Directions for this task => Start at the line below containing "genus: Puma" and stop at the line containing "genus: Canis". Repeat every line of that stretch exactly, and nothing outside it.

Source material START

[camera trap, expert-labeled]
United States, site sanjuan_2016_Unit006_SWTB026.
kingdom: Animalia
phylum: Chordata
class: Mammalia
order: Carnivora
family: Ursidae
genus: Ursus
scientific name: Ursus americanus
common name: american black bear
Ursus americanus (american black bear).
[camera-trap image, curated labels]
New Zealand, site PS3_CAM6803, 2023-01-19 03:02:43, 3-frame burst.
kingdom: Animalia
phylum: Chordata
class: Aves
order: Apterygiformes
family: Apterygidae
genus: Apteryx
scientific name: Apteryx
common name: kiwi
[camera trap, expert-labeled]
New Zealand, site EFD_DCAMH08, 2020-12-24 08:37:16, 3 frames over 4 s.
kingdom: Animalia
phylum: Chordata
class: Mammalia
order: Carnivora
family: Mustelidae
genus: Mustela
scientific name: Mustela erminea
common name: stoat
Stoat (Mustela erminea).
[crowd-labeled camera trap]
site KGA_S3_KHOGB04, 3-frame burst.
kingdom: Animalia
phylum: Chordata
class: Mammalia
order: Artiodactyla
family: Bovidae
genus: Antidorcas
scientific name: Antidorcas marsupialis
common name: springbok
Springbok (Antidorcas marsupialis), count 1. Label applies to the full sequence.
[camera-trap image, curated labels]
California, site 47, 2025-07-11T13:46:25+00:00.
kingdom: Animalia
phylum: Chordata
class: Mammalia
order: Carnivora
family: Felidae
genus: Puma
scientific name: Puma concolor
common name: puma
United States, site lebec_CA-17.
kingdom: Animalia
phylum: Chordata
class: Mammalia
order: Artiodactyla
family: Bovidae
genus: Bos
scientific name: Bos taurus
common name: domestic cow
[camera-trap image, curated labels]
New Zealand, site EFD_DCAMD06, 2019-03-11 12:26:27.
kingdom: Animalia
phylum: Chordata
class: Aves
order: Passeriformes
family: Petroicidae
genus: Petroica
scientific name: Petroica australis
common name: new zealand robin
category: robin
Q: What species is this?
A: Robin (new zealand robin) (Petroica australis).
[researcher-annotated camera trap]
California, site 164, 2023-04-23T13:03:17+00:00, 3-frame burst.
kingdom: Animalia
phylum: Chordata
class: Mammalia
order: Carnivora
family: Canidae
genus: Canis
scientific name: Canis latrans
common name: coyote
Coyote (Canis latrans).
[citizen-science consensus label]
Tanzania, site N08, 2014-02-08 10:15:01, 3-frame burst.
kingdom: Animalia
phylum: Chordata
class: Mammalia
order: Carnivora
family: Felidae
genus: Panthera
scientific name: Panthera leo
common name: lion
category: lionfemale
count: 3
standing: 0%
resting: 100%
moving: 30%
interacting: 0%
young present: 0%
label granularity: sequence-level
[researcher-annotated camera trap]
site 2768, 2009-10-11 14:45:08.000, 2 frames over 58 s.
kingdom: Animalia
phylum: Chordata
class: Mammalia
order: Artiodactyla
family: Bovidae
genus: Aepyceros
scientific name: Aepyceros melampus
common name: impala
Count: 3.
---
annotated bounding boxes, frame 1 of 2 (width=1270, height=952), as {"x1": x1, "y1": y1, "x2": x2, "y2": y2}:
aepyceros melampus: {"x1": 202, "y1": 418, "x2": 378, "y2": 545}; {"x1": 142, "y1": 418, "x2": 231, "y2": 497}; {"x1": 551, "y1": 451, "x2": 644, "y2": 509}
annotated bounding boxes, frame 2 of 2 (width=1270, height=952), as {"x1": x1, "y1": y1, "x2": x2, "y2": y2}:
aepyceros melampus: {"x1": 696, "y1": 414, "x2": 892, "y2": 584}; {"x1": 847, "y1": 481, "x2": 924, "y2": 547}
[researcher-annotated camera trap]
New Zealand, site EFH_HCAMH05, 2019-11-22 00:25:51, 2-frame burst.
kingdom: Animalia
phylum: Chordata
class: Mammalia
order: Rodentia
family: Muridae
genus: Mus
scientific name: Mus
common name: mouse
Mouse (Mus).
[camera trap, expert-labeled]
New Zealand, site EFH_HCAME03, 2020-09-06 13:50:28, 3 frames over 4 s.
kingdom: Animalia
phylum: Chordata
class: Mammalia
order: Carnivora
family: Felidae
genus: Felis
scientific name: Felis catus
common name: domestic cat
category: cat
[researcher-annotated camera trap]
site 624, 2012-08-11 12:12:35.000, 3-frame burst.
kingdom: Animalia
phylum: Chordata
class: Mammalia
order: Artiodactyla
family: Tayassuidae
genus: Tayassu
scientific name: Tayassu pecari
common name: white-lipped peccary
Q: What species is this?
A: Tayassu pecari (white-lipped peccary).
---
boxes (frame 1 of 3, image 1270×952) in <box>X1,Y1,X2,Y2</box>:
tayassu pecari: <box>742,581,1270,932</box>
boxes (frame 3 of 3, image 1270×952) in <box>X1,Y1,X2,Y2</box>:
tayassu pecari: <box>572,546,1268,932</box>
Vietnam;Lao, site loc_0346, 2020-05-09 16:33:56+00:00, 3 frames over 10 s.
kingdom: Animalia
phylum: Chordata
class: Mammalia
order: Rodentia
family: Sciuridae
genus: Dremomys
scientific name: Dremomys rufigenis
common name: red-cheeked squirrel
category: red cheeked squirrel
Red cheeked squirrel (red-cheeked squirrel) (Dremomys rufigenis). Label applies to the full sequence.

Source material END

Output for this task =>
genus: Puma
scientific name: Puma concolor
common name: puma
United States, site lebec_CA-17.
kingdom: Animalia
phylum: Chordata
class: Mammalia
order: Artiodactyla
family: Bovidae
genus: Bos
scientific name: Bos taurus
common name: domestic cow
[camera-trap image, curated labels]
New Zealand, site EFD_DCAMD06, 2019-03-11 12:26:27.
kingdom: Animalia
phylum: Chordata
class: Aves
order: Passeriformes
family: Petroicidae
genus: Petroica
scientific name: Petroica australis
common name: new zealand robin
category: robin
Q: What species is this?
A: Robin (new zealand robin) (Petroica australis).
[researcher-annotated camera trap]
California, site 164, 2023-04-23T13:03:17+00:00, 3-frame burst.
kingdom: Animalia
phylum: Chordata
class: Mammalia
order: Carnivora
family: Canidae
genus: Canis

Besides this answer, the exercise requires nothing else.